A novel mixture-of-experts language model architecture with interpretable semantic routing for improved controllability in critical applications.
We welcome compute sponsorship to scale our experiments (A6000, H100, H200, etc.). If you can send GPUs or time credits, please reach out via LinkedIn or open a GitHub issue.
Author: Ivan Ternovtsii
Affiliation: PhD Student at Uzhhorod National University (UzhNU), Founder and Technical Director at HengeBytes
Paper: TBD (Pending Publication)
- 5% perplexity improvement over dense baseline (13.4 vs 14.1 on WikiText-103)
- Interpretable expert routing via semantic resonance mechanism
- Efficient sparse computation with top-2 expert selection from 128 experts
- Clear semantic specialization of experts
SRA introduces the Chamber of Semantic Resonance (CSR) module that replaces standard FFN layers with a mixture of experts routed by semantic similarity:
- Semantic Anchors: 128 learnable vectors representing semantic centroids
- Resonance Routing: Cosine similarity between token representations and anchors
- Top-k Selection: Activate only top-2 experts per token
- Weighted Aggregation: Combine expert outputs with softmax weights
graph TD
%% --- Styling Definitions ---
classDef highlight fill:#DFF2FF,stroke:#007BFF,stroke-width:2px,color:#333;
classDef inputOutput fill:#E8F5E9,stroke:#4CAF50,stroke-width:2px,color:#333;
classDef process fill:#FFF3E0,stroke:#FF9800,stroke-width:2px,color:#333;
classDef anchors fill:#F3E5F5,stroke:#9C27B0,stroke-width:2px,color:#333;
classDef module fill:#f9f9f9,stroke:#333,stroke-width:1px;
%% =================================
%% Overall Flow
%% =================================
A[Input Tokens]:::inputOutput --> B(Token Embedding + RoPE):::process;
%% =================================
%% SRA Block (Representative)
%% =================================
subgraph SRA Block _ Pre-LayerNorm
direction TB
%% --- Attention Mechanism ---
B --> LN1(LayerNorm):::process;
LN1 --> MHA(Multi-Head Attention):::process;
MHA --> ADD1(Residual +):::process;
B -.-> ADD1;
ADD1 --> LN2(LayerNorm):::process;
LN2 -- "H' (Contextualized Token)" --> CSR_Entry
%% --- Chamber of Semantic Resonance CSR Detail ---
subgraph Chamber of Semantic Resonance CSR
direction TB
CSR_Entry((Input H'))

DATA SECTION:

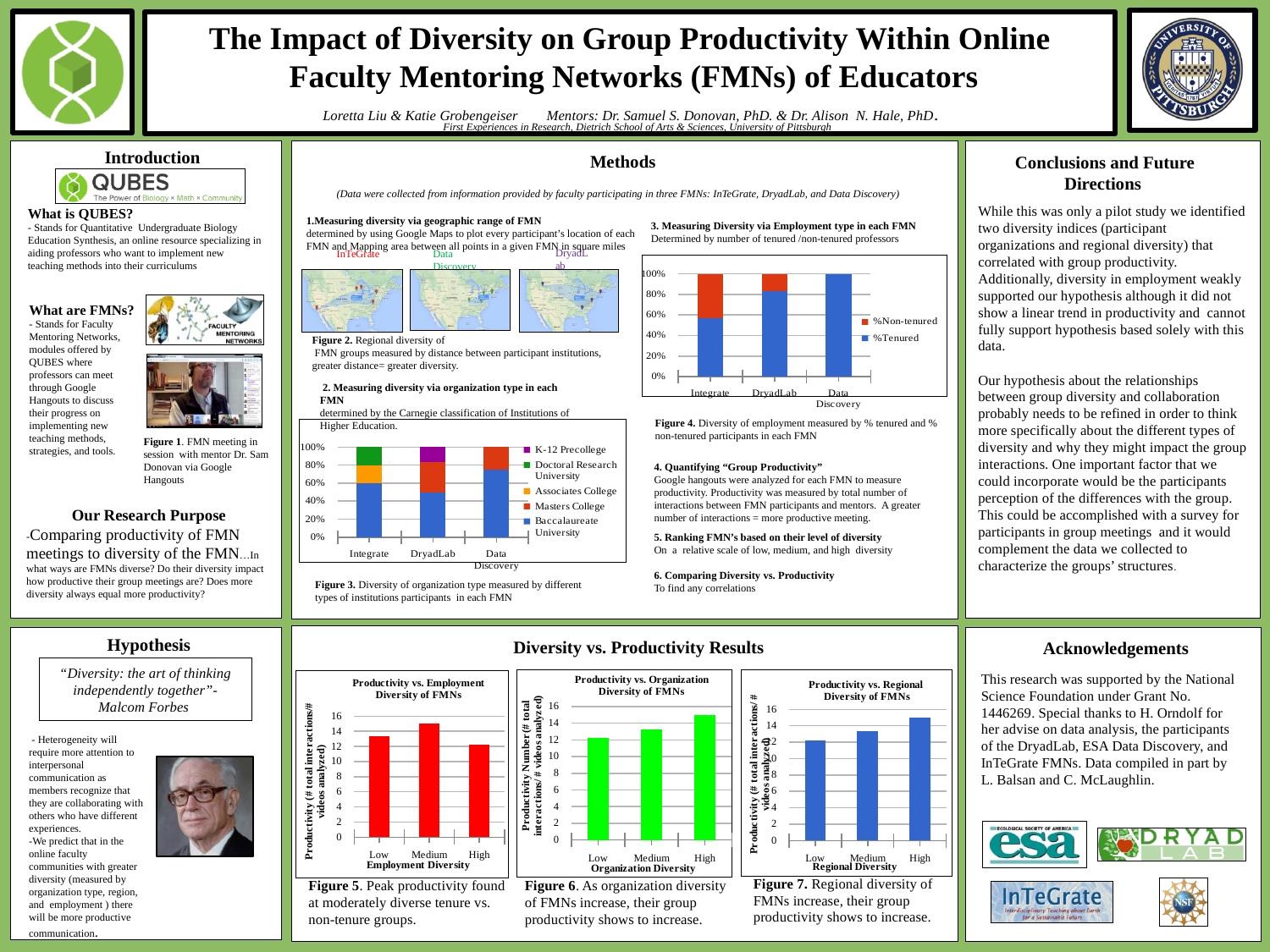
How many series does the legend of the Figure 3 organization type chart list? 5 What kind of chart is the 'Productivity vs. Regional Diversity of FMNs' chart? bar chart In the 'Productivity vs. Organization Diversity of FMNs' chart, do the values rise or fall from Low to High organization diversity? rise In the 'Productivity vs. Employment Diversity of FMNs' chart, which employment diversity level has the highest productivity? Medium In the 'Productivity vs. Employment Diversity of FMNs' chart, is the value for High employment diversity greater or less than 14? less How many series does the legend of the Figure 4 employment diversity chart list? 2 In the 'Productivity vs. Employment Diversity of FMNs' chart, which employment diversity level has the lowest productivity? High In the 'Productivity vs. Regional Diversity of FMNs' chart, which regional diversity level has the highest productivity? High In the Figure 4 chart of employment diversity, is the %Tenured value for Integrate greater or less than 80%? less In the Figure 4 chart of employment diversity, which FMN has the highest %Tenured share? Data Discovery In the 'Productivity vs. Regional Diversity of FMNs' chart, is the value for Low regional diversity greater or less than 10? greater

* * *

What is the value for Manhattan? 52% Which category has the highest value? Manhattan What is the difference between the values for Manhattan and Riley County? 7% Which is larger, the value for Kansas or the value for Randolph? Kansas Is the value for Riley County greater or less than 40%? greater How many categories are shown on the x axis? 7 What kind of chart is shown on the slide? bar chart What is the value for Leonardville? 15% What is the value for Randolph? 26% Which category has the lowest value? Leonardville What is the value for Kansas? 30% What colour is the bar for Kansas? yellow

TASK DIRECTIONS: From the mixture-of-experts page above, copy the passage between "Author: Ivan Ternovtsii" and "14.1 on WikiText-103)", inclusive, word for word.

REPLY:
Author: Ivan Ternovtsii
Affiliation: PhD Student at Uzhhorod National University (UzhNU), Founder and Technical Director at HengeBytes
Paper: TBD (Pending Publication)
- 5% perplexity improvement over dense baseline (13.4 vs 14.1 on WikiText-103)